# Arbeitsauftrag:
Bitte führen Sie den Bericht über das 24-Stunden-Rennen von Le Mans im Anschluss an seinen letzten Satz weiter.

# Vorliegender Text:
+ + + + +

Le Mans / Wien – An dieser Stelle gibt es diesmal eine Geschichte zu erleben, die besonders all jenen gefallen sollte, die der Schadenfreude nicht abgeneigt sind oder die Anteil an jenen nehmen, denen etwas gründlich misslingt. Es ist eine Geschichte über die Unwägbarkeiten der journalistischen Arbeit und das Scheitern gleich auf mehreren Ebenen.

Nach 24 Stunden fährt der Schweizer Neel Jani im Porsche 919 Hybrid mit der Startnummer 2 in Le Mans wohl auch zu seiner eigenen Überraschung als Sieger durchs Ziel.

+ + + + +

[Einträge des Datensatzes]
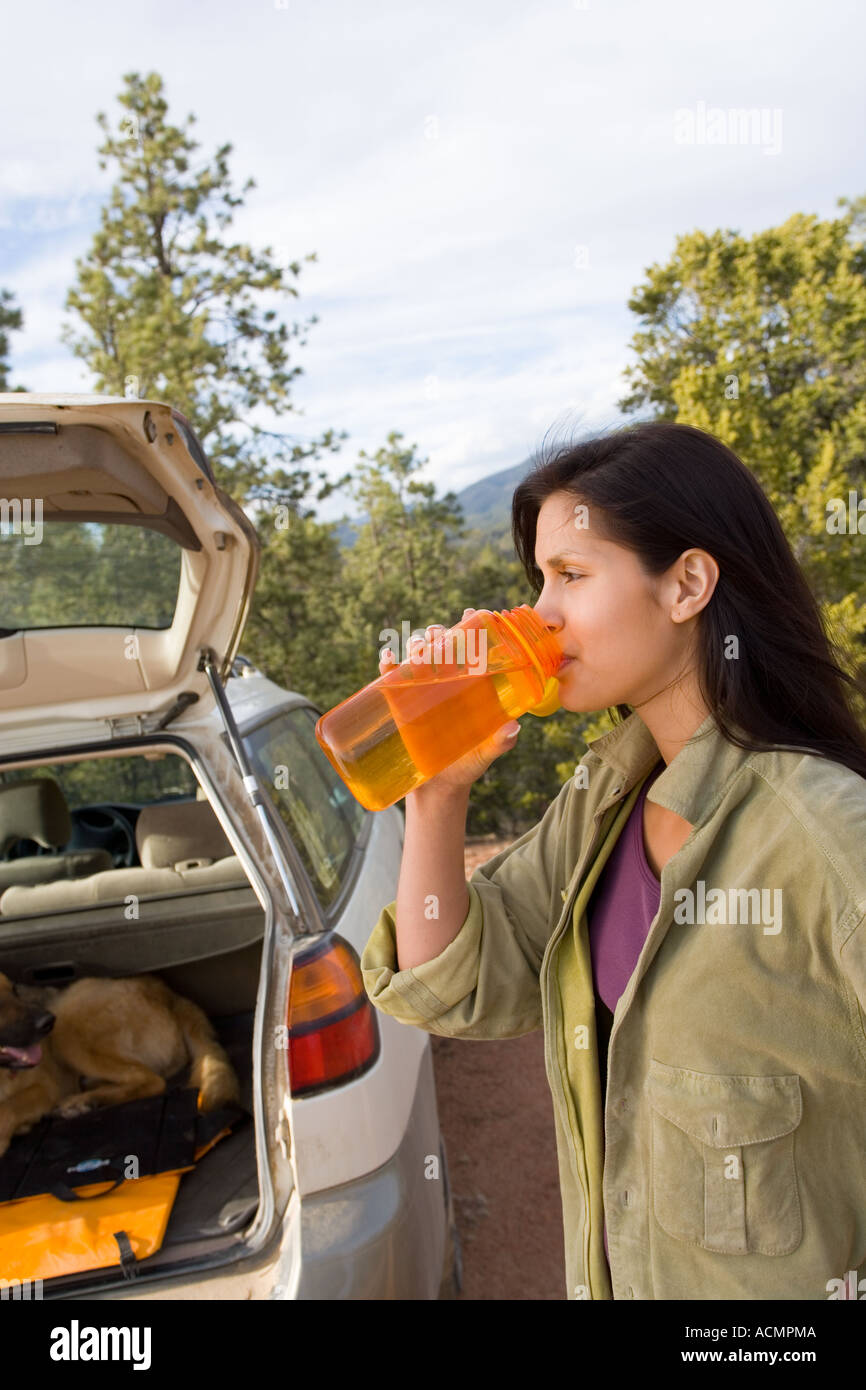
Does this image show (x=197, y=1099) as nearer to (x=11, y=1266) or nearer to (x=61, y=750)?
(x=11, y=1266)

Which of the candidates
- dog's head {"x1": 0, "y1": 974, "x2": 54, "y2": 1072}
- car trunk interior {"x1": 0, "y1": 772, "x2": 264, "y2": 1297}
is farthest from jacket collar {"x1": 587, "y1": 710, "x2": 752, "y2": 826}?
dog's head {"x1": 0, "y1": 974, "x2": 54, "y2": 1072}

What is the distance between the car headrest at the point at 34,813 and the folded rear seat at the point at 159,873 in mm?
244

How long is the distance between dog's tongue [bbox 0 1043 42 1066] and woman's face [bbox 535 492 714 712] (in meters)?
2.80

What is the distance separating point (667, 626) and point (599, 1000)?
1.71 ft

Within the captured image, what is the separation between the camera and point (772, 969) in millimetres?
1141

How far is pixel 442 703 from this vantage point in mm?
1444

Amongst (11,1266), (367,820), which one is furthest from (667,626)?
(367,820)

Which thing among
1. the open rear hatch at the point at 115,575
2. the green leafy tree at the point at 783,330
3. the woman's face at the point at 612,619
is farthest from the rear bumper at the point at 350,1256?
the green leafy tree at the point at 783,330

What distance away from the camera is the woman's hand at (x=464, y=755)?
4.61ft

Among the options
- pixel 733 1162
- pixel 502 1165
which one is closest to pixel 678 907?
pixel 733 1162

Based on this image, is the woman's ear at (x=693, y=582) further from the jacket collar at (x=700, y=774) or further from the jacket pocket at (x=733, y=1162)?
the jacket pocket at (x=733, y=1162)

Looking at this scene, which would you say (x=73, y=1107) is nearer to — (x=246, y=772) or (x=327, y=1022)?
(x=246, y=772)

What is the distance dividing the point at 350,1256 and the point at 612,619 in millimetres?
1511

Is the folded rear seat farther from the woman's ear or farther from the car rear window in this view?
the woman's ear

+ + + + +

# Schriftliche Antwort:
Foto: AFP

Ein Wochenende in Le Mans: Es war das vergangene, es wurde 24 Stunden lang das legendäre Rennen gefahren. Das klingt nach Vergnügen für den interessierten Motorsportfan, ist es aber nur zum Teil. Da wird ja nicht nur verzückt dem Klang der Motoren gelauscht, Champagner in der Lounge geschlürft oder den Ludern in der Boxenstraße hinterhergespäht, Letzteres schon gar nicht. Da wird hart gearbeitet. Teams werden besucht, Fahrer interviewt, Mechaniker ausgehorcht, da werden die Streckenabschnitte abgegangen und die Kurven inspiziert, Rundenzeiten werden analysiert, und das offizielle Pressezentrum in Le Mans ist alles andere als luxuriös.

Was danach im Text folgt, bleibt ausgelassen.